* _AIM OF THE TASK_: Return each line of the listing exactly as written.

* _GIVEN RECORDS_:
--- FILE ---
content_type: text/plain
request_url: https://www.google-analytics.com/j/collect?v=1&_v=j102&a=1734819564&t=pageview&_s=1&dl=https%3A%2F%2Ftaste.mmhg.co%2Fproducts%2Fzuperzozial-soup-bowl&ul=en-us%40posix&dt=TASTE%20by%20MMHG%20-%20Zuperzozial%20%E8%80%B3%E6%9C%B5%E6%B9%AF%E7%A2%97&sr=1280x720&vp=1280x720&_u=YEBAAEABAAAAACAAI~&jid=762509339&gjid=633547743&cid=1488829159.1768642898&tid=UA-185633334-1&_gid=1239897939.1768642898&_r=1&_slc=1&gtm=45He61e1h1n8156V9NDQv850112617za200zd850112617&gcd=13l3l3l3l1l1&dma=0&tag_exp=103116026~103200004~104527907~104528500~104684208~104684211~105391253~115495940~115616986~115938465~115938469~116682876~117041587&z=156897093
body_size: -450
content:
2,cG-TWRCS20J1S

* _RESULT OF THIS TASK_:
--- FILE ---
content_type: text/plain
request_url: https://www.google-analytics.com/j/collect?v=1&_v=j102&a=1734819564&t=pageview&_s=1&dl=https%3A%2F%2Ftaste.mmhg.co%2Fproducts%2Fzuperzozial-soup-bowl&ul=en-us%40posix&dt=TASTE%20by%20MMHG%20-%20Zuperzozial%20%E8%80%B3%E6%9C%B5%E6%B9%AF%E7%A2%97&sr=1280x720&vp=1280x720&_u=YEBAAEABAAAAACAAI~&jid=762509339&gjid=633547743&cid=1488829159.1768642898&tid=UA-185633334-1&_gid=1239897939.1768642898&_r=1&_slc=1&gtm=45He61e1h1n8156V9NDQv850112617za200zd850112617&gcd=13l3l3l3l1l1&dma=0&tag_exp=103116026~103200004~104527907~104528500~104684208~104684211~105391253~115495940~115616986~115938465~115938469~116682876~117041587&z=156897093
body_size: -450
content:
2,cG-TWRCS20J1S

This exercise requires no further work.